REQUEST 1
In the essay below about the childhood fort, can you rewrite the paragraph beginning "We walked back to the owner's woodlot together" more briefly while keeping its main facts?
REQUEST 2
In the essay below about the childhood fort, what had the narrator used earlier that day to clean pitch-stained hands?

Do you remember forts or hideaways you created as a younger person before you realized that the saplings you might have chopped down to support the roof structure covered with pine branches of your fantasy hideaway probably belonged to an owner that was going to be pissed off when they found those little saplings gone? I remember that owner knocking on my parent’s front door and asking if he could speak with the red headed young man that his neighbor had seen walking through his wood lot. As Maud Gaud once said, “If you don’t have red hair, you don’t know what trouble is.”

That was an early lesson in property rights and repayment for what was really a youthful thoughtless transgression. The owner asked me if I had been the person who chopped down his saplings and stripped the pine branches off his young pine tress then built a nice little lean-to fort on his land? My mother stood there remembering how I’d used her fingernail polish remover to clean-up my pitch stained hands earlier that day and probably wondered if I was going to try and lie my way out of this new mess. I confessed.

We walked back to the owner’s woodlot together, and he explained to me how he had planted those trees several years ago to create a new woodlot, and then he asked me how I thought that I might “Make this situation right.” I ended up working for that property owner doing various chores after school,and on weekends “until the owner was satisfied that we were square.” Many years later, my Mom sent me the owner’s obit with a note attached, “Remember Mr. Hapgood? He was a good neighbor.”

Often, I’ll walk down the alley past our building wall and see a new piece of spray painted graffiti there. I’ll curse, and then realize that the spray-painter might be an aspiring artist who does not have a place to express themselves. I realize that I can telephone Clean Machine to power wash the spray paint away. But, I had chopped down living trees that disappeared forever, so just lighten-up. Thanks for that recurring lesson, Mr. Hapgood. He did not call the police, and I learned something that occasionally recurs.

SOURCE MATERIAL
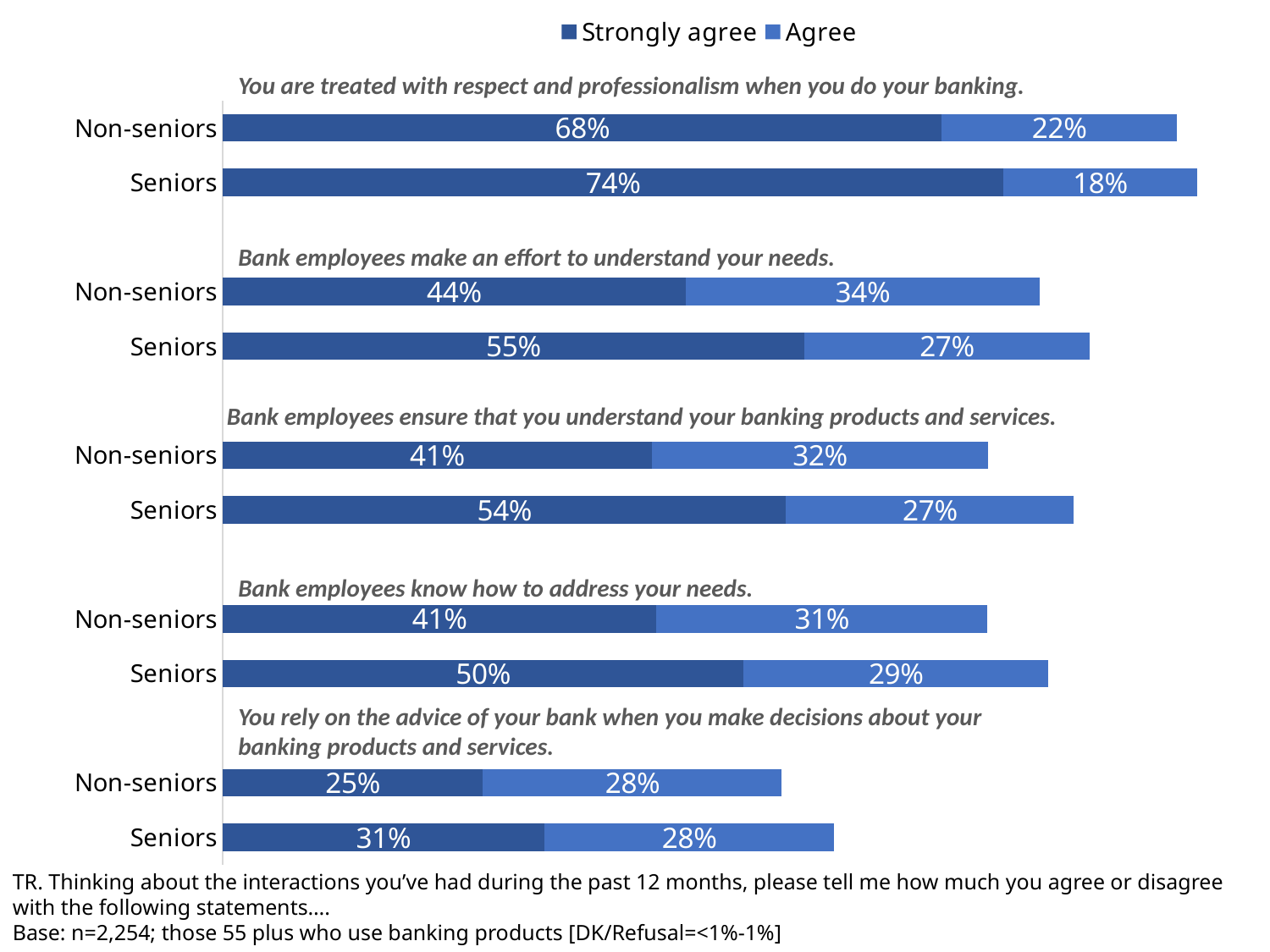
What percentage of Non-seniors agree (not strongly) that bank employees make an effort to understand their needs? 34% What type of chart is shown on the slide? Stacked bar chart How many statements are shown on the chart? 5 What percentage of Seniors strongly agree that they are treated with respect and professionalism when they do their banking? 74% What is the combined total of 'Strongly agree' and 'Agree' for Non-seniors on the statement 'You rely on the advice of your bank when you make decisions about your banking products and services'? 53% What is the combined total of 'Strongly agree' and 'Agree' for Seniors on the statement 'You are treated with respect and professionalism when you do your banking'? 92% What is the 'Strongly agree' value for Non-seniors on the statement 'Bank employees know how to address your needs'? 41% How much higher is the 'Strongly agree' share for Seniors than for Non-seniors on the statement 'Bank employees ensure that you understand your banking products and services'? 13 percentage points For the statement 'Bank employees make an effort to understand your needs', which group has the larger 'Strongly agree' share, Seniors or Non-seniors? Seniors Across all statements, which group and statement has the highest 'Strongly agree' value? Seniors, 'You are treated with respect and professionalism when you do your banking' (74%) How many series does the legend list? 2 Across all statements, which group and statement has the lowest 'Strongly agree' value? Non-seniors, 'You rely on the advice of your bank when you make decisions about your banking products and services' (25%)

--

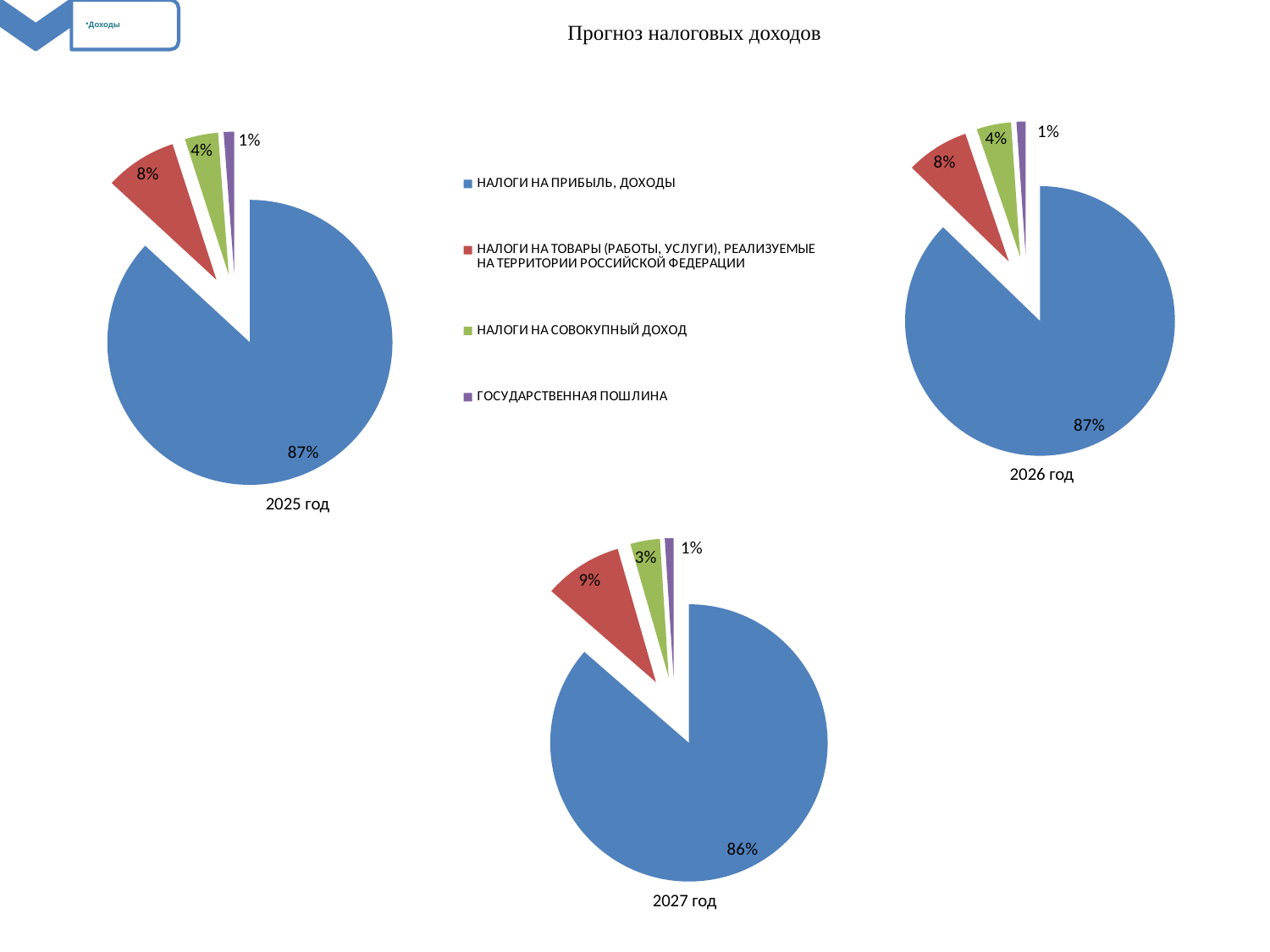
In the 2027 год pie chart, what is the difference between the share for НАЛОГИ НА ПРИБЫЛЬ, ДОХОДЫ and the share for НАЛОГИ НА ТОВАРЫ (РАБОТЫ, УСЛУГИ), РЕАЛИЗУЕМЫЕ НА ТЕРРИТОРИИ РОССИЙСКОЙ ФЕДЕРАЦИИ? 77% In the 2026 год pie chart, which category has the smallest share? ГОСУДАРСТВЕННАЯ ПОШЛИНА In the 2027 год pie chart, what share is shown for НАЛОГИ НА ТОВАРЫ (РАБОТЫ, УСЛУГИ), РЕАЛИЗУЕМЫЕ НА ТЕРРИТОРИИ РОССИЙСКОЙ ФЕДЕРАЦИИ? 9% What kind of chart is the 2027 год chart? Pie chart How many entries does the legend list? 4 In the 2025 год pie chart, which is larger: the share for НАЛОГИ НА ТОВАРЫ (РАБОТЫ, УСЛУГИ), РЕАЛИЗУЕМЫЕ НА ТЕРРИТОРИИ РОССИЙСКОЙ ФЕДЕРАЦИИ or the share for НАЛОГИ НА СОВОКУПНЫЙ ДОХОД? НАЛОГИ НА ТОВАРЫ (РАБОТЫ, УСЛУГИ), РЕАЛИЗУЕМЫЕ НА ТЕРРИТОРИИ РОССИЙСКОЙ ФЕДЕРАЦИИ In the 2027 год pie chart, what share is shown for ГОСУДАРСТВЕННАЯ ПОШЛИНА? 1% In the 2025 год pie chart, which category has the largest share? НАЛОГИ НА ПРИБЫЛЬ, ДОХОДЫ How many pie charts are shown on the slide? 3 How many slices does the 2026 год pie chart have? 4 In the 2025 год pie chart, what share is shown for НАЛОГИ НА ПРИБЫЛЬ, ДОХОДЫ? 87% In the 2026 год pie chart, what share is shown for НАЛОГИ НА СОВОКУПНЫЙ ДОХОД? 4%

ANSWER AREA 1
The owner walked the narrator back to his woodlot, explained that he had planted the trees several years earlier to start a new woodlot, and asked how the narrator might "make this situation right." The narrator then did chores for him after school and on weekends until the owner was satisfied they were square. Years later, the narrator's mother sent the owner's obituary with a note: "Remember Mr. Hapgood? He was a good neighbor."

ANSWER AREA 2
The mother's fingernail polish remover.